A few percent of throughput here, or a few hundred megabytes of RAM there, shows up directly in your backup times and your machine's load.

So we sat down and gave it the attention it deserves.

---

## A quick refresher on content-defined chunking

The naive way to split a file is to cut it every N bytes: fixed-size chunking.
It is fast and trivial, and it is terrible for deduplication.
Insert a single byte at the start of a file and every subsequent boundary shifts, so every chunk changes, and your "incremental" backup re-uploads the whole file.

Content-defined chunking solves this by deciding boundaries based on the *content* of the data rather than its offset.
You slide a window over the bytes, compute a rolling hash, and cut a boundary whenever the hash satisfies some condition.
Now if you insert a byte, only the chunk around the insertion changes; everything before and after re-aligns naturally.

There is a whole family of these algorithms, each trading off speed, boundary quality, and chunk-size distribution differently:

- **FastCDC** — the workhorse, using a Gear-based rolling hash with a normalized chunk-size distribution.
- **KFastCDC** — a keyed variant of FastCDC that derives the Gear table from a key, so two repositories with different keys cut at different boundaries.
- **UltraCDC** — trades a little throughput for more uniform chunk sizes and fewer, larger chunks.
- **JC** — a more recent design that, in our benchmarks, turns out to be remarkably fast.

`go-cdc-chunkers` exposes all of them behind a single, boring interface, which is exactly what you want from a building block:

```go
chunker, err := chunkers.NewChunker("fastcdc", rd)
if err != nil {
    log.Fatal(err)
}

for {
    chunk, err := chunker.Next()
    if err != nil && err != io.EOF {
        log.Fatal(err)
    }
    // ... use chunk ...
    if err == io.EOF {
        break
    }
}
```

Swap `"fastcdc"` for `"ultracdc"`, `"jc"`, or `"kfastcdc"` and nothing else changes.

---

## Spec-faithful, versioned variants

The first big theme of v1.1.0 is *correctness by specification*.

Over time, "FastCDC" and friends drift.
Everyone's implementation accumulates small deviations from the published papers: a slightly different mask, an off-by-one in the window, a tweaked normalization threshold.
Each deviation might be defensible on its own, but the result is that "FastCDC" stops meaning one specific thing.
That is a problem for a backup tool, because the chunk boundaries are part of your data's identity: change them and you change which chunks dedup against which.

So in this release we introduced **spec-faithful, explicitly versioned variants**:

- `jc-v1.1.0` — a spec-faithful implementation of the JC algorithm.
- `ultracdc-v1.0.0` — a spec-faithful UltraCDC (which, along the way, fixed a short-tail panic on tiny inputs).
- `fastcdc-v1.0.0` — our reference FastCDC, pinned.

The point of the version suffix is that it is a *contract*.
`ultracdc-v1.0.0` will always cut bytes the same way, forever.
If we ever want to improve the algorithm, that becomes `ultracdc-v1.1.0`, a new name, opting in deliberately, never silently re-chunking data underneath anyone.

This matters far more for a backup engine than for a benchmark.
Determinism across versions and across machines is not a nice-to-have; it is the property that lets a chunk produced on your laptop today dedup against a chunk produced on a server next year.

Each variant produces a different chunk-size distribution for the same `min=2 KiB / avg=8 KiB / max=64 KiB` parameters.
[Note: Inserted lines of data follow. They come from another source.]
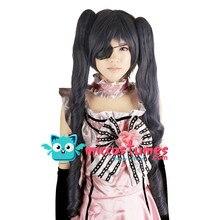 Peluca sintética negra Butler Ciel Phantomhive Edición Femenina 80cm peluca Cosplay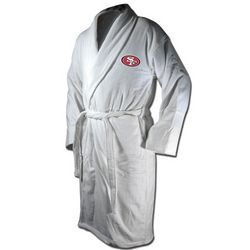 San Francisco 49ers Terrycloth Logo Bathrobe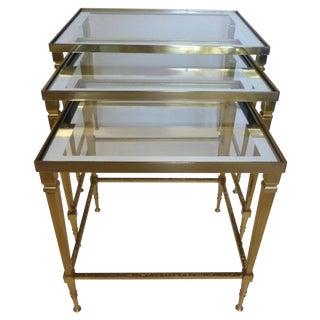 Mid-Century Italian Brass Nesting Tables - 3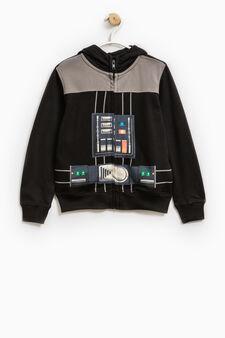 Star Wars maxi print cotton sweatshirt, Black, hi-res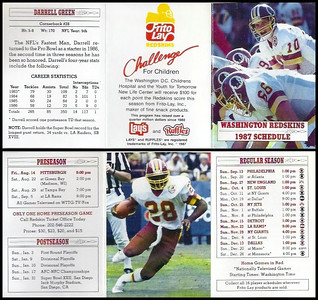 Darrell Green 1987 Frito Lay Redskins Schedules
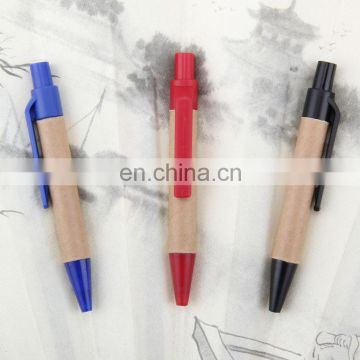 Promotional Bic Wood Ball Pens
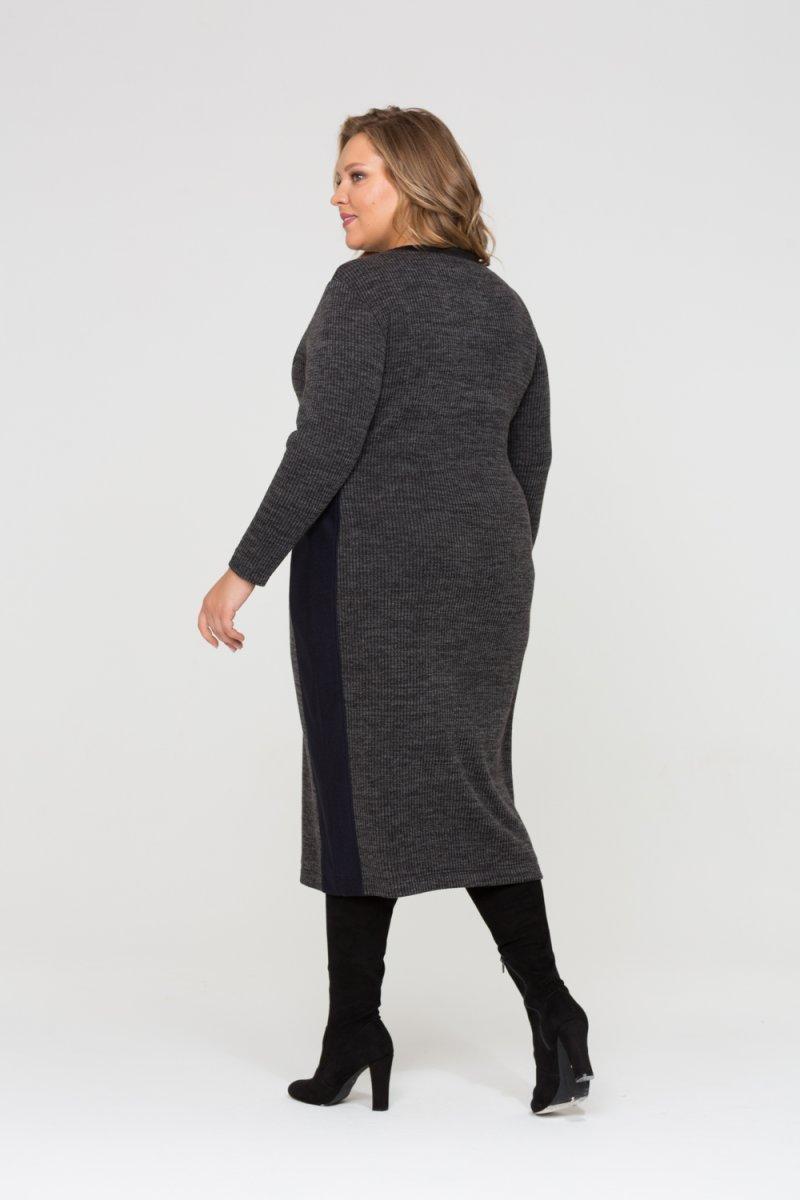 Платье Кэтрин (темно серый)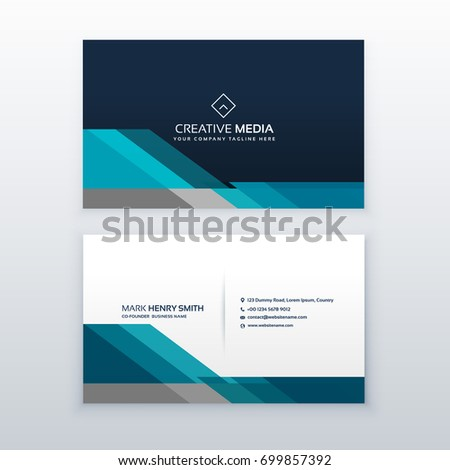 Professional business card design template stock vector royalty professional business card design template fbccfo Images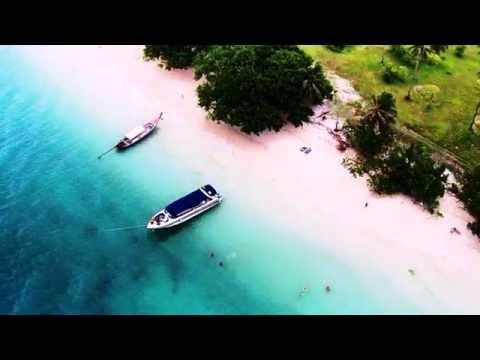 The Village Coconut Island 5* Тайланд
Here is what they actually look like, straight out of `cmd/cdcplot`:

![JC v1.1.0 chunk-size distribution](jc-chunk-distribution.png)
![FastCDC v1.0.0 chunk-size distribution](fastcdc-chunk-distribution.png)
![UltraCDC v1.0.0 chunk-size distribution](ultracdc-chunk-distribution.png)

You can see the trade-offs in the shapes: JC and FastCDC cluster tightly around the target average with a long thin tail, while UltraCDC pushes toward larger chunks (fewer, bigger chunks, which is exactly its design goal).

---

## Performance: the new JC variant is fast

With the variants nailed down, we refreshed the benchmarks end to end.
Here is the throughput on 1 GiB of random data, comparing our implementations against two well-known reference points (Tigerwill90's FastCDC and Restic's Rabin chunker):

| Implementation                | Throughput |    Chunks |       B/op | allocs/op |
| ----------------------------- | ---------: | --------: | ---------: | --------: |
| PlakarKorp JC (v1.1.0)        | 3747 MB/s | 130,901 |    131,306 |         5 |
| Tigerwill90 FastCDC           | 2412 MB/s | 129,246 |    131,248 |         3 |
| PlakarKorp FastCDC            | 2213 MB/s | 114,876 |    131,306 |         5 |
| PlakarKorp UltraCDC (v1.0.0)  | 1821 MB/s |  94,169 |    131,264 |         5 |
| Restic Rabin                  |  497 MB/s |  16,875 |  3,329,797 |        46 |

A few things stand out.

The new **JC variant runs at 3747 MB/s**, comfortably ahead of everything else in the table, while producing a sane chunk-size distribution.
Random data is the hard case for a chunker (there is no structure to exploit), so these numbers are close to a floor rather than a best case.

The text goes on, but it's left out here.